The latest data show that between 660,000 and 680,000 cataract procedures are carried out annually in France, said Dr Schweitzer. “The average patient age is around 74 years, with significant growth expected in the number of cataract procedures needed in the future due to the ageing of the population. The cost to the French health system is currently estimated at €900m annually, although this figure does not take account of cases with complications, so the real figure is much higher in reality,” he said.

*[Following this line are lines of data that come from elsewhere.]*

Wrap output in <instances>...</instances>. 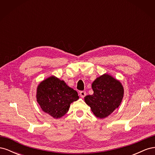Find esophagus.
<instances>
[{
  "label": "esophagus",
  "instance_id": "34e87169",
  "mask_svg": "<svg viewBox=\"0 0 155 155\" xmlns=\"http://www.w3.org/2000/svg\"><path fill=\"white\" fill-rule=\"evenodd\" d=\"M79 95L81 97H84L86 96V92L85 91H81L79 92Z\"/></svg>",
  "mask_w": 155,
  "mask_h": 155
}]
</instances>
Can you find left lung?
<instances>
[{
  "label": "left lung",
  "mask_w": 155,
  "mask_h": 155,
  "mask_svg": "<svg viewBox=\"0 0 155 155\" xmlns=\"http://www.w3.org/2000/svg\"><path fill=\"white\" fill-rule=\"evenodd\" d=\"M94 94L85 97L97 118L103 119L109 116L120 105L124 97L121 83L108 74L96 78L92 84Z\"/></svg>",
  "instance_id": "obj_1"
}]
</instances>
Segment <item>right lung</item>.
Returning a JSON list of instances; mask_svg holds the SVG:
<instances>
[{
  "label": "right lung",
  "mask_w": 155,
  "mask_h": 155,
  "mask_svg": "<svg viewBox=\"0 0 155 155\" xmlns=\"http://www.w3.org/2000/svg\"><path fill=\"white\" fill-rule=\"evenodd\" d=\"M36 97L42 110L54 118L64 116L70 105L79 99L76 91L55 76L46 79L39 84Z\"/></svg>",
  "instance_id": "add662e5"
}]
</instances>
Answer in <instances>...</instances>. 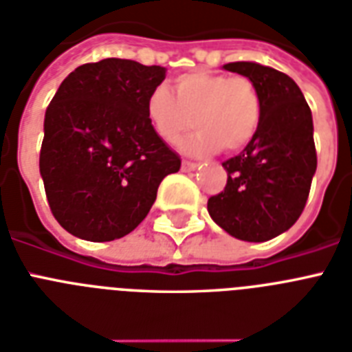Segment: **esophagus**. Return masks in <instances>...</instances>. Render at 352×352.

Summing up, Dr Schweitzer reminded delegates that cataract removal remains one of the most beneficial and cost-effective surgeries from the point of view of the individual and society. “No matter what country or region we look at, the cost-utility ratio of cataract surgery is superior to no intervention. The ratio is also significantly better than other surgical procedures, with only hip surgery coming close in terms of cost-effectiveness,” he said.
For femto-cataract surgery, Dr Schweitzer noted that the technology is expensive and the medical and refractive benefit remains to be proven in larger and more robust studies.
“We hope at the end of our study to have a clearer idea of the real medical benefit of femtosecond cataract technology on a French population, as well as the additional cost that would be acceptable to society in the event of these benefits being proven,” he said.
* “FEMCAT: “impact médico-économique de la chirurgie de la cataracte au laser femtoseconde,” CHU de Bordeaux, supported by a grant from the French ministry of health (PSTIC 2012).